According to a study conducted by the International Council of Shopping Centers (ICSC), the buying public is moving toward click-and-collect as its preferred omnichannel shopping method.
Through a representative sample of more than 1,000 consumers, ICSC found that 32 percent of holiday shoppers utilized click-and-collect fulfillment options this past season. While some retailers might take this as yet another sign of eCommerce encroaching on the brick-and-mortar world, further analysis shows that click-and-collect might be better understood as a complimentary shopping behavior. Of the 32 percent who utilized click-and-collect options, 69 percent made additional purchases from stores when picking up their original purchases.
Tom McGee, president and CEO of ICSC, believes that the data proves how eCommerce and physical retail are figuring out how to work together for the benefit of all parties.
“Looking back at the holiday season, the major trend that emerged is the prevalence of the omnichannel consumer and the resulting convergence among brick-and-mortar and digital retail,” McGee said in a statement. “The story of bricks versus clicks is an old one. The story is now one of a shopper getting the best of both worlds, using online research and capabilities to inform physical purchases. The American consumer has sent a clear message that the physical store remains at the epicenter of the shopping experience.”

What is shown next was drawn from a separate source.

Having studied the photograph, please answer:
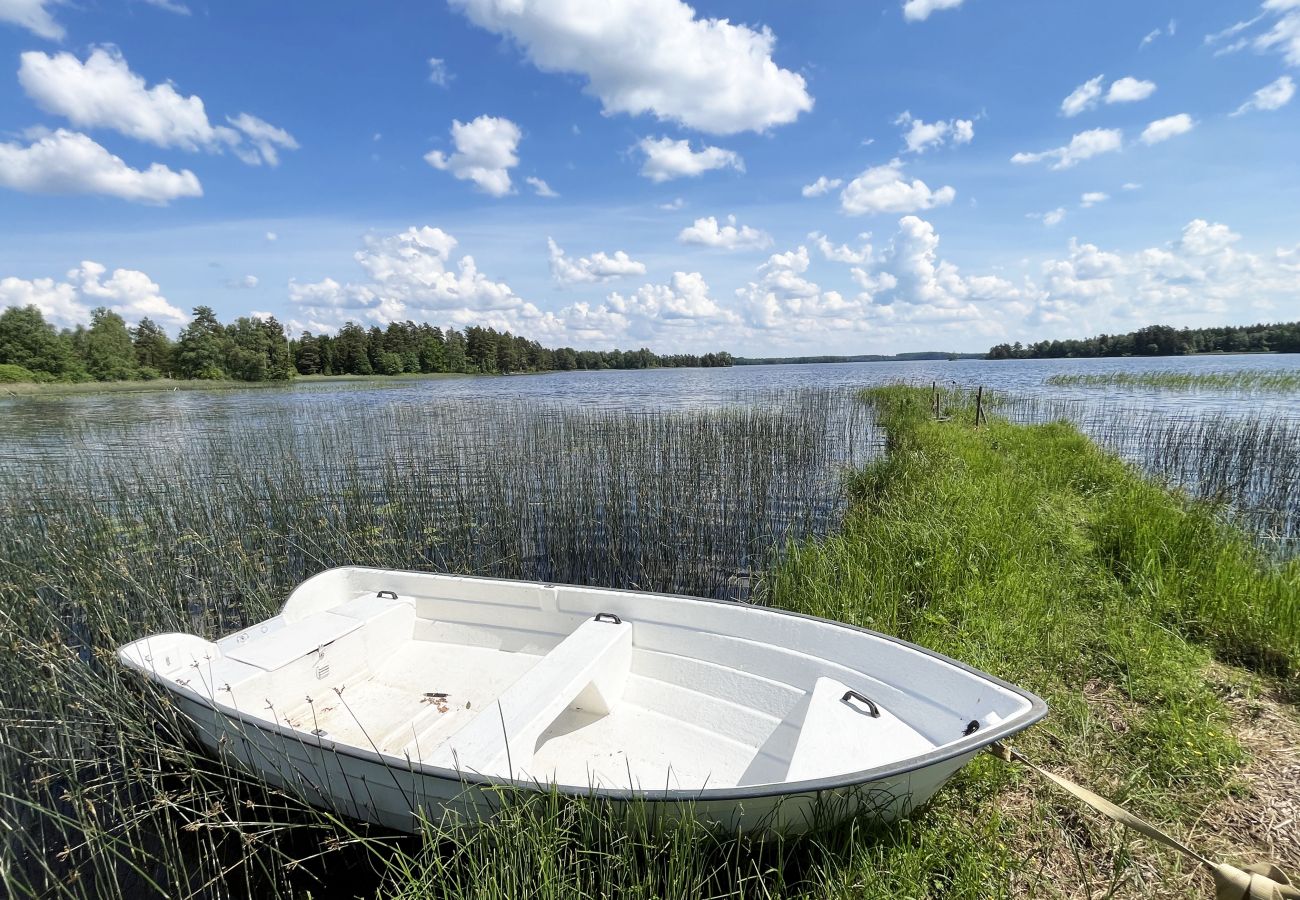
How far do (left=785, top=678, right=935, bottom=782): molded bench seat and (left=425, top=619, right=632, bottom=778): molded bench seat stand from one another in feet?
3.75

While many consumers might have moved toward a more omnichannel shopping stance this holiday shopping season, The Washington Post reported that there were plenty of growing pains, including low inventory, overworked in-store employees and, most telling of all, frustrated customers.
“The idea of ‘buy online, pick up in store’ is a great idea,” Steve Barr, sector leader for retail and consumers at PricewaterhouseCoopers, told the Post. “But today, it’s more aspirational than it is achievable.”